Background: Givinostat, an oral histone deacetylase inhibitor, was approved in the US in March 2024 for the treatment of Duchenne muscular dystrophy (DMD) in boys aged ≥6 years.
Objectives: This US-based, prospective, open-label observational study aims to evaluate the real-world safety and effectiveness of givinostat in patients with DMD.
Methods: The study plans to enroll up to 300 patients with DMD (ambulatory and non-ambulatory) after receiving clinically prescribed givinostat; patients will be indexed on their first date of treatment and followed for a minimum of 2 years or until treatment discontinuation. Relevant medical history prior to the index date will be collected retrospectively. Data will be collected through routine clinical care visits (at baseline and approximately every 6 months), with assessments performed according to standard procedures and data captured from medical records. The primary outcomes will assess adverse events including frequency, incidence, and severity of thrombocytopenia and serious bleeding events. Secondary endpoints will assess gastrointestinal issues, hypertriglyceridemia and dehydration, and all serious adverse events. Important exploratory endpoints will evaluate the real-world effectiveness of givinostat using motor function assessments and patient-reported outcomes. For patients who are ambulatory, motor function assessments will include the North Star Ambulatory Assessment, a 10-meter walk/run test, and the time to rise. For patients who are non-ambulatory, motor function will be assessed using the Performance of Upper Limb score, and pulmonary function tests will also be conducted. Quality of life will be assessed for both patients who are ambulatory and non-ambulatory. Analyses will be performed across all cohorts, with subgroup stratifications including ambulatory status, age, and time from diagnosis.

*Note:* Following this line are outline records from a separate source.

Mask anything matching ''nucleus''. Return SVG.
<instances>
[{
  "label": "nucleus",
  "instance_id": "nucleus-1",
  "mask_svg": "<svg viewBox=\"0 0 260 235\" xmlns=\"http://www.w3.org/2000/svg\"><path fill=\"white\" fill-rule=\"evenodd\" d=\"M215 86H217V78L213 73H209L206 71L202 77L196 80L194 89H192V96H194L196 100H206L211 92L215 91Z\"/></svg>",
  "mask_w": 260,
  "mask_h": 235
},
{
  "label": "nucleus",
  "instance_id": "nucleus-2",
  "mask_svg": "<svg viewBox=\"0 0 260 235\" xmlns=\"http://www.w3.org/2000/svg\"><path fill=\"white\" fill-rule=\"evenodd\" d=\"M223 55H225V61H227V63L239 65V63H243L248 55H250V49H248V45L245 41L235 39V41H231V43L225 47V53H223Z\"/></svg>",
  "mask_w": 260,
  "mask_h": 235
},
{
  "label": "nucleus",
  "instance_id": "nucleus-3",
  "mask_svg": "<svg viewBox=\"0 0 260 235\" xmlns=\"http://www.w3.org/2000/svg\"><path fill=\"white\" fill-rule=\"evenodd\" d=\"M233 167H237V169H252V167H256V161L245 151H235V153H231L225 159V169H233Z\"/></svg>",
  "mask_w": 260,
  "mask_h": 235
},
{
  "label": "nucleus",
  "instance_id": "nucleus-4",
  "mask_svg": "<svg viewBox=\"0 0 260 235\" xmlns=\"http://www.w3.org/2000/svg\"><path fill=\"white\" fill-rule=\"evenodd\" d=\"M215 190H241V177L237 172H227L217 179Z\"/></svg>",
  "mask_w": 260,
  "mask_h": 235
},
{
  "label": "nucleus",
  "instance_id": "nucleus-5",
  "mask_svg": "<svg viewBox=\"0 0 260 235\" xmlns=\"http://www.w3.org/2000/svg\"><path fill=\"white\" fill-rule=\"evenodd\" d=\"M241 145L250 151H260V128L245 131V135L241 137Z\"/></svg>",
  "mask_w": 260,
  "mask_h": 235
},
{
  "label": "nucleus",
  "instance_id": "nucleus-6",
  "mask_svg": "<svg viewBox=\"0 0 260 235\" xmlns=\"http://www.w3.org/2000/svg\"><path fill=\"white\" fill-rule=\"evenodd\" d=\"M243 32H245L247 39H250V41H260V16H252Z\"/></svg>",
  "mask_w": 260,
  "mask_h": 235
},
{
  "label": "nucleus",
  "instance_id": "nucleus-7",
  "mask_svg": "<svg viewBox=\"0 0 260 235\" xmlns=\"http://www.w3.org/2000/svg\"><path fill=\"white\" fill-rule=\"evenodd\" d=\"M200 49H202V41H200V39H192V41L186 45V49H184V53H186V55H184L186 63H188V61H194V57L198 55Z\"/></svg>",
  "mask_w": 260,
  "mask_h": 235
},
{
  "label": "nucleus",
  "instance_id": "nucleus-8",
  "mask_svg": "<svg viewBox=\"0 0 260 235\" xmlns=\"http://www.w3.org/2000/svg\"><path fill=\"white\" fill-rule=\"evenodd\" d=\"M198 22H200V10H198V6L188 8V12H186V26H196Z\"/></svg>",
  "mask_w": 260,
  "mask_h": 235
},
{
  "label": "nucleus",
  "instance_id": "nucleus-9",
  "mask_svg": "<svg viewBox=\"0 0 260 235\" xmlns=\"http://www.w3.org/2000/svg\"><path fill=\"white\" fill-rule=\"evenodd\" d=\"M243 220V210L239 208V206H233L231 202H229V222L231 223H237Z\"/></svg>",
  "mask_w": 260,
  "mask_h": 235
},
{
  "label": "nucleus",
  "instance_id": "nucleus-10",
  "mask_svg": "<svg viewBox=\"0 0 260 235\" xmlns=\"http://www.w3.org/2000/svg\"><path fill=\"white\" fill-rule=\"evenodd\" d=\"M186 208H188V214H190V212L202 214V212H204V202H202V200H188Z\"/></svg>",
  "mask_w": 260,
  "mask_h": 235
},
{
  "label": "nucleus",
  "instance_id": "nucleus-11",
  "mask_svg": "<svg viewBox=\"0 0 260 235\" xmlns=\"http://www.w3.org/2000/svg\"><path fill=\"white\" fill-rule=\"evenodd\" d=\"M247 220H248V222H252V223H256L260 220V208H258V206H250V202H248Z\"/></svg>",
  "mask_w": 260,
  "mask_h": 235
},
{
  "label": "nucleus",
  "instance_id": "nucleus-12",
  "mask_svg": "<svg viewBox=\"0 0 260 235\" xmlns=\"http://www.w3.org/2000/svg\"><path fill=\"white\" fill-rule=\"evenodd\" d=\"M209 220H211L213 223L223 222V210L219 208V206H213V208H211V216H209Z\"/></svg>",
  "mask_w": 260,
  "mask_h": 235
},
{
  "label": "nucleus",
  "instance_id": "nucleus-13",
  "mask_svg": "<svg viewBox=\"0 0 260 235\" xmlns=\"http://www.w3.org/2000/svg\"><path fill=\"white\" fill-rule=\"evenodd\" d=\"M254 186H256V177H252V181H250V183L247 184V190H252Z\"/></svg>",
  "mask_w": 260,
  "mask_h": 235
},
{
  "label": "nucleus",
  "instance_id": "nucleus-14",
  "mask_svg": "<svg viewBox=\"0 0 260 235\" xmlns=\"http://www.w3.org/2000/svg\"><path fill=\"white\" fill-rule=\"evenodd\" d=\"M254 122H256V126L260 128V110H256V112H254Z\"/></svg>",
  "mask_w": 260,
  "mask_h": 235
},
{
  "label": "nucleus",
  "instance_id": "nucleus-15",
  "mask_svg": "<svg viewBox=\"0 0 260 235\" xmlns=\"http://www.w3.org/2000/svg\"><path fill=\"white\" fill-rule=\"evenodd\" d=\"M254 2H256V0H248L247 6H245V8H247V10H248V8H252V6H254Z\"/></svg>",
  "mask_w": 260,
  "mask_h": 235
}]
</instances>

Conclusions: This study will help clarify the role of givinostat in the broader DMD treatment landscape and its potential long-term effects, particularly for different subgroups of patients not included in prior studies. By employing a novel model based on routine visits at supported clinical centers, this study seeks to enhance real-world data collection and the understanding of the safety and effectiveness of givinostat beyond standard registry follow-up.